I was recently fortunate enough to review Amy McNamara's debut novel Lovely, Dark and Deep. The book is gorgeous. It is full of unspeakable pain, oh yes, but it is also buzzing with truth and hope and love. The rugged coastal Maine landscape mirrors the story in its raw beauty.
I asked Amy if she would be interested in being interviewed here about landscape, and she couldn’t have been warmer or more enthusiastic about it. It has been a gift to connect with her. I am ridiculously excited and honored to have Amy McNamara here today. Welcome Amy!
I will just jump right in…
KTE: Lovely, Dark and Deep is so rich in its attention to landscape. It was impossible not to feel like I was right there with Wren, feeling the cold of the wind off of the ocean, smelling the salt and pine, seeing ocean-landscape crash up against forest-landscape. How did you gather and then articulate the details of this rugged Maine Coast?
Amy: Thanks for saying so! That’s great to hear. I didn’t actually travel to the real Maine for the first time until after I’d written the book.
Maine has been a fictional setting for me since I wrote my first “novel” when I was twelve. I’ve always loved the ocean and I guess whatever I discovered about Maine in the encyclopedia at the library (likely photographs and articles about lumber and lobstering) helped me imagine a vast forest shouldering up to the rocky coast. Sometimes it’s best not to have too much information when you’re working with your imagination.

■ STORED DATA:
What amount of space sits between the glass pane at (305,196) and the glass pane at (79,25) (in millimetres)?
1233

■ WORK TO COMPLETE:
1 - Answer these about the interview:
(a) Which state's coast is the novel's setting?
(b) When did Amy first travel to the real version of that state?
(c) How old was she when she wrote her first "novel"?
2 - Switch "encyclopedia" to "atlas" in the interview, then give the passage starting with "Maine has been" and going on through "with your imagination.".

■ SOLUTIONS:
1 -
(a) Maine
(b) Only after she had written the book
(c) Twelve

2 -
Maine has been a fictional setting for me since I wrote my first “novel” when I was twelve. I’ve always loved the ocean and I guess whatever I discovered about Maine in the atlas at the library (likely photographs and articles about lumber and lobstering) helped me imagine a vast forest shouldering up to the rocky coast. Sometimes it’s best not to have too much information when you’re working with your imagination.